- SOURCE EXCERPT:

+++

I concur in the conclusion reached in the majority opinion. I do not, however, agree with the reasoning leading thereto.
I said in my dissent in Dexter v. Dexter, 42 Cal.2d 36, 46 [265 P.2d 873], that this court “. . . had an opportunity to clarify the law so that stability might be given to property settlement agreements and agreements for support and maintenance. Not only do the majority holdings in these three cases [Fox v. Fox, 42 Cal.2d 49 (265 P.2d 881); Dexter v. Dexter, 42 Cal.2d 36 (265 P.2d 873); Flynn v. Flynn, 42 Cal.2d 55 (265 P.2d 865)] not settle the law, but they add untold confusion.” I said in my dissent in the Flynn case (42 Cal.2d 55, 62, 67) that the holding of the majority there was an effective trap designed to catch both wary and un*631wary attorneys who were honestly and conscientiously trying to protect their clients’ interests, and that it was “absolutely impossible for attorneys to know whether this court will, years later, determine that there was an incorporation [of the agreement in the judgment of divorce], or order one whether or not it was intended at the time of the interlocutory decree.”

+++

- SUPPLIED ENTRIES:
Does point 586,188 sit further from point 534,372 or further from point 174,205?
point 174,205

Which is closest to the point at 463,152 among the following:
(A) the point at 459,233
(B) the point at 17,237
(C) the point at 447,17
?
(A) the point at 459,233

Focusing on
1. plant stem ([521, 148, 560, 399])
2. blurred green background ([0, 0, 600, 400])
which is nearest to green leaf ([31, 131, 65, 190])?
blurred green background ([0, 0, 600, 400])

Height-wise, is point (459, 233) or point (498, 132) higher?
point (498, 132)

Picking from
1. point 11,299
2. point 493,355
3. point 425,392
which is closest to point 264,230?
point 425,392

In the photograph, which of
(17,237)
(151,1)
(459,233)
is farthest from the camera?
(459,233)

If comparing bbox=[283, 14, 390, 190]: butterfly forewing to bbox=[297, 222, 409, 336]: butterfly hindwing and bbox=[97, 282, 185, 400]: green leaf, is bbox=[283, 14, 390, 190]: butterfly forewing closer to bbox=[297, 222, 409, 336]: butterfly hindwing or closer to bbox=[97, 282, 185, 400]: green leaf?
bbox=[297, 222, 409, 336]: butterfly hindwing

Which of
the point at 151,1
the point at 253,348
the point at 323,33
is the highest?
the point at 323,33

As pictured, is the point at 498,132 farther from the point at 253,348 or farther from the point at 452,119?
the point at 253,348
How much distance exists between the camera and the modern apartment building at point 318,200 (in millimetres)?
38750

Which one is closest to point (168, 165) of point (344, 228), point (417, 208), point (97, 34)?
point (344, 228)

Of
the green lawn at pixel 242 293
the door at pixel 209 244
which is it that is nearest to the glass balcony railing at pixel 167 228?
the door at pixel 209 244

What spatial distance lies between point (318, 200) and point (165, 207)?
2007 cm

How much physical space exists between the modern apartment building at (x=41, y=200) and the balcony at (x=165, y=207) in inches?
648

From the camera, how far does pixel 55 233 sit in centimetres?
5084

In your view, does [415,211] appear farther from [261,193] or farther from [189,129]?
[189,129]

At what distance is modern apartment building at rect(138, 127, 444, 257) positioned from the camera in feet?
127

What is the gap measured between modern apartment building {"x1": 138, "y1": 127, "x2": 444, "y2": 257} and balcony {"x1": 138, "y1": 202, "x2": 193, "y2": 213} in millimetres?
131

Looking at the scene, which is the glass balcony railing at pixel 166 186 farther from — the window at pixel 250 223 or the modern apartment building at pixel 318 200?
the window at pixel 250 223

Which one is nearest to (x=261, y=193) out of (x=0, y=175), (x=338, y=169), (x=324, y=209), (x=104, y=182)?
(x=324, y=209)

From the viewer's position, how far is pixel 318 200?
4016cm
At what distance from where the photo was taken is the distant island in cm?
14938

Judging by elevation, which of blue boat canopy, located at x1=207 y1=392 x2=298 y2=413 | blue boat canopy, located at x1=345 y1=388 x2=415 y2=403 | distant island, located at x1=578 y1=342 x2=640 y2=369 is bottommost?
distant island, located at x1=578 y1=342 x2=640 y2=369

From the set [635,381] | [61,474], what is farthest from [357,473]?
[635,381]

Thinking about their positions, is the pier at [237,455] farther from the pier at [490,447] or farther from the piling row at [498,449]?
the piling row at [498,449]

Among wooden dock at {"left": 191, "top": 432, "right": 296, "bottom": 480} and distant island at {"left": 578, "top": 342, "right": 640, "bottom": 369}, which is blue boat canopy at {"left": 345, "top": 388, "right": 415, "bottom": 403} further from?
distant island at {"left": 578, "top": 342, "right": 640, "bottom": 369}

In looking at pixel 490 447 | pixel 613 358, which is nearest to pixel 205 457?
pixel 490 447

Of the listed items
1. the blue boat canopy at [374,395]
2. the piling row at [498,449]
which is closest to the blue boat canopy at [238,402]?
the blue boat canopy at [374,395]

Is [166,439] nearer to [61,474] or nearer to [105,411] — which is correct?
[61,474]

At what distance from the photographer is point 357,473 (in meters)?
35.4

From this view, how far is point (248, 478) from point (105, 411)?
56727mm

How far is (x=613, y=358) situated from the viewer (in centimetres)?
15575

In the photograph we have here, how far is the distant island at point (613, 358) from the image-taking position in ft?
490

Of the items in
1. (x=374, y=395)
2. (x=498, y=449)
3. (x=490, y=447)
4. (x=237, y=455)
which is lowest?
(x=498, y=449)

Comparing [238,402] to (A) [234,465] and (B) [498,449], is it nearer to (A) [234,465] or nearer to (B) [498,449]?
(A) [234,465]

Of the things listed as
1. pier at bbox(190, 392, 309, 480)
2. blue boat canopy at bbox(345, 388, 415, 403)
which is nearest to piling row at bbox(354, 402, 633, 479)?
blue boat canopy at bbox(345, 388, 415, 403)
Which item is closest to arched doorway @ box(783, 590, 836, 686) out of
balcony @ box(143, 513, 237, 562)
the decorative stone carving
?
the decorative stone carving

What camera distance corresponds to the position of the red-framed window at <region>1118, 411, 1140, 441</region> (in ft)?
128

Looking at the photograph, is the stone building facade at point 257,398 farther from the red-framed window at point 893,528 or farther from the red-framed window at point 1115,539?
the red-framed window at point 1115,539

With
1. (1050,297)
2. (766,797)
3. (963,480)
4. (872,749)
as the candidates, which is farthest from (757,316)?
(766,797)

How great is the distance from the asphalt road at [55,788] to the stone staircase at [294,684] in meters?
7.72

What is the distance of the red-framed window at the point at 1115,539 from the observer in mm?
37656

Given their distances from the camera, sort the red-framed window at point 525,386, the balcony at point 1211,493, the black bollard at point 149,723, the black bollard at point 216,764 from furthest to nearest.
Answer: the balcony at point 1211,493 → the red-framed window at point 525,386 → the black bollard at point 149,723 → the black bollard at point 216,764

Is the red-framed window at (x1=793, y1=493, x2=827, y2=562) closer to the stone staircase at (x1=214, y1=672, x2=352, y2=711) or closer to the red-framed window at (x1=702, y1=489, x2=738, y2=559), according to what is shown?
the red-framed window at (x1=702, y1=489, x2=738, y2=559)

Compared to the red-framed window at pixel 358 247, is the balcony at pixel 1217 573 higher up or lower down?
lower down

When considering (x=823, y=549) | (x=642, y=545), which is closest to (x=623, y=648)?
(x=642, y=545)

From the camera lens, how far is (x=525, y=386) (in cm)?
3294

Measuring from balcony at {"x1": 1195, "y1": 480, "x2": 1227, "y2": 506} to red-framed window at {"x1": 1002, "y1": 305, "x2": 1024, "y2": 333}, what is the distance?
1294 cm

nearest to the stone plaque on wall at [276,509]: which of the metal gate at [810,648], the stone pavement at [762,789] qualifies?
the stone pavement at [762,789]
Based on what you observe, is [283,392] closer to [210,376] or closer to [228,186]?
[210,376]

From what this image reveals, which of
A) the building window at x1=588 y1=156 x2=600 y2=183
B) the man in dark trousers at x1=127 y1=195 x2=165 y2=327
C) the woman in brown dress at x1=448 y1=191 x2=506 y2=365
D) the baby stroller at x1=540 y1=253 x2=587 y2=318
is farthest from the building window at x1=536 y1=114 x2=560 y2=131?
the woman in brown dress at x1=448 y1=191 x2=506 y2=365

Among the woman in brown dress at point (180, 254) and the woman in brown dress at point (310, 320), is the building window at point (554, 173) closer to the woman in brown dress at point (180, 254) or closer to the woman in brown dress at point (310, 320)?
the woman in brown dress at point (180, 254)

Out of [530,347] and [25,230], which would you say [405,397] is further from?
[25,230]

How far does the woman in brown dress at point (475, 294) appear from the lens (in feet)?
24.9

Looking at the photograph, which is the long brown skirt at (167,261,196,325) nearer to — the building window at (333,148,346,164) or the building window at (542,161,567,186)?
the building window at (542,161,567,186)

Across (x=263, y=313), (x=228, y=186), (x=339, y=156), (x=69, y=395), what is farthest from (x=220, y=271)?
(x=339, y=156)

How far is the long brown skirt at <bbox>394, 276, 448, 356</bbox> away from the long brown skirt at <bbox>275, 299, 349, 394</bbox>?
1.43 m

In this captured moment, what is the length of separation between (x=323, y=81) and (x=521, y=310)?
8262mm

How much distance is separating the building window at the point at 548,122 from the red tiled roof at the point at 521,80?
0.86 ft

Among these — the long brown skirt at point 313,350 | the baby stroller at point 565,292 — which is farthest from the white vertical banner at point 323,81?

+++

- STATED GOAL:
Write out the full concurring opinion word for word, keeping every citation and mark unchanged. The entries come from a source separate from the concurring opinion.

- RESPONSE TO THE EXERCISE:
I concur in the conclusion reached in the majority opinion. I do not, however, agree with the reasoning leading thereto.
I said in my dissent in Dexter v. Dexter, 42 Cal.2d 36, 46 [265 P.2d 873], that this court “. . . had an opportunity to clarify the law so that stability might be given to property settlement agreements and agreements for support and maintenance. Not only do the majority holdings in these three cases [Fox v. Fox, 42 Cal.2d 49 (265 P.2d 881); Dexter v. Dexter, 42 Cal.2d 36 (265 P.2d 873); Flynn v. Flynn, 42 Cal.2d 55 (265 P.2d 865)] not settle the law, but they add untold confusion.” I said in my dissent in the Flynn case (42 Cal.2d 55, 62, 67) that the holding of the majority there was an effective trap designed to catch both wary and un*631wary attorneys who were honestly and conscientiously trying to protect their clients’ interests, and that it was “absolutely impossible for attorneys to know whether this court will, years later, determine that there was an incorporation [of the agreement in the judgment of divorce], or order one whether or not it was intended at the time of the interlocutory decree.”